* _Documento de referência_:
◆ ◆ ◆ ◆ ◆
5. L.A. Woman (Jim Morrison) - "L.A. Woman" foi creditado a todo o grupo, ou seja, Morrison, Manzarek, Densmore e Krieger. Basicamente é uma declaração de amor de Morrison para a cidade de Los Angeles. Em uma de suas últimas entrevistas Jim Morrison explicou que L.A. o tinha acolhido em um momento particularmente complicado de sua vida, quando finalmente resolveu largar a universidade e viver como um vagabundo errante pelos arredores de Venice Beach, e que por essa razão era eternamente grato a ela. "Se disserem que nunca a amei certamente estarão mentindo" - decretou o cantor. Curiosamente em sua letra Morrison acaba humanizando a cidade, a identificando de forma surrealista com uma mulher, tudo sendo criado em um plano puramente subjetivo e poético, de sua maneira muito peculiar de enxergar a realidade. Os lugares da cidade por onde parece caminhar se misturam com os delicados devaneios do corpo de uma mulher amada, misteriosa e Inatingível. Em termos técnicos considero essa uma das melhores gravações da carreira dos Doors. A música tem uma melodia envolvente, que desfila em uma crescente euforia que também vai contagiando o ouvinte, tudo indo desembocar em um excesso de explosões emocionais. Certamente uma obra prima da carreira do grupo. Genial mesmo.
◆ ◆ ◆ ◆ ◆
* _Material de origem_:
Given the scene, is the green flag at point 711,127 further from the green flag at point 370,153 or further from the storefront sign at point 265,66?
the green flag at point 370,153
◆ ◆ ◆ ◆ ◆
* _Tarefas propostas_:
**1.** Responda, com base no texto sobre a canção "L.A. Woman":
(a) A quem a canção foi creditada?
(b) Por quais arredores Morrison viveu como vagabundo errante?
(c) Com o que Morrison identifica a cidade na letra?
**2.** Reescreva em forma de lista o parágrafo do texto sobre a canção "L.A. Woman" que começa com "5. L.A. Woman (Jim Morrison)", conservando os fatos principais.
**3.** Dê continuidade ao texto sobre a canção "L.A. Woman" a partir do ponto em que ele termina.
O material acima é independente e não tem relação com o texto.

* _Respostas das tarefas_:
**1.**
(a) A todo o grupo: Morrison, Manzarek, Densmore e Krieger.
(b) Pelos arredores de Venice Beach.
(c) Com uma mulher, de forma surrealista.

**2.**
- Crédito: a canção foi atribuída a todo o grupo, ou seja, Morrison, Manzarek, Densmore e Krieger.
- Tema: trata-se de uma declaração de amor de Morrison à cidade de Los Angeles.
- Motivo: segundo uma de suas últimas entrevistas, a cidade o acolheu quando ele largou a universidade e passou a viver como vagabundo errante pelos arredores de Venice Beach. Por isso ele lhe era eternamente grato.
- Letra: humaniza a cidade e a identifica de forma surrealista com uma mulher. Os lugares por onde ele parece caminhar se misturam com devaneios sobre o corpo de uma mulher amada, misteriosa e inatingível.
- Avaliação: é considerada uma das melhores gravações dos Doors. Tem melodia envolvente, que cresce em euforia até desembocar em explosões emocionais. É vista como uma obra-prima do grupo.

**3.**
6. L'America (Jim Morrison) - "L'America" é outra composição de Jim Morrison com forte influência cinematográfica. É praticamente um road movie, como eram chamados os filmes de estrada, com enredos versando sobre pessoas que em determinada manhã simplesmente decidiam ligar o carro e pegar a estrada, rumo a lugar nenhum. Morrison assim vai narrando em forma sensorial essa trip, onde ele se coloca como aquele forasteiro que chega numa cidade onde não conhece ninguém. Os homens não gostam de sua chegada, mas as mulheres acabam ficando atraídas pela sua presença. A letra é até simples, com poucos versos, mas funciona muito bem, afinal Jim Morrison era um grande poeta e escritor.
7. Hyacinth House (Ray Manzarek / Jim Morrison) - "Hyacinth House" também servia de trilha sonora para essa via crucis do cantor pelos lugares menos glamourosos de Los Angeles. Aqui, em versos simples, Jim dava uma indireta até mesmo para os colegas de banda. Ele estava meio de saco cheio de viver ao lado de pessoas que só o criticavam. Isso justificava versos como: "Eu preciso de um novo amigo que não me incomode / Eu preciso de um novo amigo que não me atrapalhe / Eu preciso de alguém que não precise de mim". Essa última frase era uma resposta direta a John Densmore, o baterista dos Doors, que havia dito durante as gravações que o grupo poderia seguir em frente, mesmo sem Jim nos vocais. O clima entre eles, como se podia perceber, não era dos melhores.
8. Crawling King Snake (John Lee Hooker) - De todas as faixas uma das mais representativas é justamente essa "Crawling King Snake". Esse é um blues antigo, clássico, um verdadeiro standart. Presume-se (ninguém tem certeza) que a canção foi composta por cantores de blues de cabarés na década de 1920. Só depois vieram as primeiras gravações. Naquela época os compositores e cantores de blues eram considerados vagabundos, artistas que vendiam suas criações em troca de uma garrafa de whisky, as gravando em pequenos estúdios do tipo fundo de quintal. Assim as origens de músicas como essa acabavam se perdendo nas areias do tempo. A versão de Morrison bebe diretamente (sem trocadilhos infames, por favor!) da gravação de John Lee Hooker dos anos 1940. Em minha opinião essa versão dos Doors é inclusive superior às gravadas por Howlin' Wolf e Muddy Waters, Um registro excelente, com muita alma e espírito (provavelmente vindo diretamente das entidades que norteavam a mente do embriagado Morrison). Melhor do que isso, impossível.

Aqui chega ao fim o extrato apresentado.